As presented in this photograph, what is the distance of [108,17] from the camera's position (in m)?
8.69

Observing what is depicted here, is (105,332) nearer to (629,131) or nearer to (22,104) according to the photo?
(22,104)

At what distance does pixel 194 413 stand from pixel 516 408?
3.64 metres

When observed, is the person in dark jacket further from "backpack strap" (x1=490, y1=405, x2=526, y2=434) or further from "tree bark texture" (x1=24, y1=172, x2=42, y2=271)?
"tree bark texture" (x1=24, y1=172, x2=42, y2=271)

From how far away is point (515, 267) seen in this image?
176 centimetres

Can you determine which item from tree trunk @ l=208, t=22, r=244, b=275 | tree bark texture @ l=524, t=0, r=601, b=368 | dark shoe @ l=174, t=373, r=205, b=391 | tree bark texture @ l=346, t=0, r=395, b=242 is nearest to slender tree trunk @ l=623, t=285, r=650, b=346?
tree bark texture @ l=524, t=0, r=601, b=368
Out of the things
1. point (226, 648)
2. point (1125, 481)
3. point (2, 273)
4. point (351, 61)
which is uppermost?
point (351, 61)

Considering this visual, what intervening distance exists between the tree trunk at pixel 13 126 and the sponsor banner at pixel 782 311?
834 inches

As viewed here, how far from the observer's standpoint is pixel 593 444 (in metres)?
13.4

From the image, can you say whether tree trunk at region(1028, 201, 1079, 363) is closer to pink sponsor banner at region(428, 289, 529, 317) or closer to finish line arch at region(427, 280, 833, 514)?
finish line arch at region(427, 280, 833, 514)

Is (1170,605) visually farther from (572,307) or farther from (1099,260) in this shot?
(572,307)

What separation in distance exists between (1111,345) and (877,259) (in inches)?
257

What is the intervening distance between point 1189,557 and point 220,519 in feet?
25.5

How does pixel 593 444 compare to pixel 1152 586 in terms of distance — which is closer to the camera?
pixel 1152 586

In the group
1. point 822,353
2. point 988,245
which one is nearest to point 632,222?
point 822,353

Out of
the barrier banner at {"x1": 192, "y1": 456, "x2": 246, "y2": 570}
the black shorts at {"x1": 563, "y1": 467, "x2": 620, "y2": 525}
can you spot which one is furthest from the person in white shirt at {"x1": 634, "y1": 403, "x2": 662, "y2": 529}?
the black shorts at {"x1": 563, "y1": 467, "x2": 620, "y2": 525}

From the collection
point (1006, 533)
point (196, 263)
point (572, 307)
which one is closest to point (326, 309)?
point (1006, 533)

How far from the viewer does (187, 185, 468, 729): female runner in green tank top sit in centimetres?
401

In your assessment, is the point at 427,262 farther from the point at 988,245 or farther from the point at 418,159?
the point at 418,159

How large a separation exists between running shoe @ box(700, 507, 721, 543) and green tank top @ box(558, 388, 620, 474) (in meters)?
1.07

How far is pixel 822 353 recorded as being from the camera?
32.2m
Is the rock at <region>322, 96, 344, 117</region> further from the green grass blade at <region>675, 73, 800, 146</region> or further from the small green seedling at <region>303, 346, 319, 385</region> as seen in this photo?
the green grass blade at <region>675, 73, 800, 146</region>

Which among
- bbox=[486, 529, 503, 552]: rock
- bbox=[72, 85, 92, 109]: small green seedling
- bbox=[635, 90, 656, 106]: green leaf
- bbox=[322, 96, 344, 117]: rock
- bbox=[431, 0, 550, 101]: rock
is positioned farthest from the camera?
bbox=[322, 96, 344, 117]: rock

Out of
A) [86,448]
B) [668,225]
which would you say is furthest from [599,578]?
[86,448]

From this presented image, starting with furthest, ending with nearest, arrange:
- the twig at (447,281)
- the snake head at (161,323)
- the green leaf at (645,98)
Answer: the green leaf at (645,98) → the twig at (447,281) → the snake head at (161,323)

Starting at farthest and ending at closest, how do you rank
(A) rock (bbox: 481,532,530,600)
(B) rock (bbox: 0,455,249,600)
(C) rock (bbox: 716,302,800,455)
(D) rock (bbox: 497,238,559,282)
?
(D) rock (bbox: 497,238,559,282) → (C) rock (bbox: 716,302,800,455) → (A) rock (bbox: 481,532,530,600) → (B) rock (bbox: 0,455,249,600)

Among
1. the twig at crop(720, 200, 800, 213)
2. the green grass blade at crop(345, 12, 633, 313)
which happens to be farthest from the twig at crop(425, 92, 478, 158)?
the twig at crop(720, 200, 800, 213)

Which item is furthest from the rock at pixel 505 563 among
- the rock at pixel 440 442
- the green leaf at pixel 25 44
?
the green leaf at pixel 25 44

• _Stated problem_: Lay out the entries from the line with "Which among" through the last line of the entries as a Markdown table with the columns Number and Content. Number the rows from 1, put each line under Content, and skip blank lines.

• _Task solution_:
| Number | Content |
|---|---|
| 1 | Which among |
| 2 | - bbox=[486, 529, 503, 552]: rock |
| 3 | - bbox=[72, 85, 92, 109]: small green seedling |
| 4 | - bbox=[635, 90, 656, 106]: green leaf |
| 5 | - bbox=[322, 96, 344, 117]: rock |
| 6 | - bbox=[431, 0, 550, 101]: rock |
| 7 | is positioned farthest from the camera? |
| 8 | bbox=[322, 96, 344, 117]: rock |
| 9 | Out of |
| 10 | A) [86,448] |
| 11 | B) [668,225] |
| 12 | which would you say is furthest from [599,578]? |
| 13 | [86,448] |
| 14 | From this presented image, starting with furthest, ending with nearest, arrange: |
| 15 | - the twig at (447,281) |
| 16 | - the snake head at (161,323) |
| 17 | - the green leaf at (645,98) |
| 18 | Answer: the green leaf at (645,98) → the twig at (447,281) → the snake head at (161,323) |
| 19 | Starting at farthest and ending at closest, how do you rank |
| 20 | (A) rock (bbox: 481,532,530,600) |
| 21 | (B) rock (bbox: 0,455,249,600) |
| 22 | (C) rock (bbox: 716,302,800,455) |
| 23 | (D) rock (bbox: 497,238,559,282) |
| 24 | ? |
| 25 | (D) rock (bbox: 497,238,559,282) → (C) rock (bbox: 716,302,800,455) → (A) rock (bbox: 481,532,530,600) → (B) rock (bbox: 0,455,249,600) |
| 26 | Among |
| 27 | 1. the twig at crop(720, 200, 800, 213) |
| 28 | 2. the green grass blade at crop(345, 12, 633, 313) |
| 29 | which happens to be farthest from the twig at crop(425, 92, 478, 158)? |
| 30 | the twig at crop(720, 200, 800, 213) |
| 31 | Which item is furthest from the rock at pixel 505 563 among |
| 32 | - the rock at pixel 440 442 |
| 33 | - the green leaf at pixel 25 44 |
| 34 | ? |
| 35 | the green leaf at pixel 25 44 |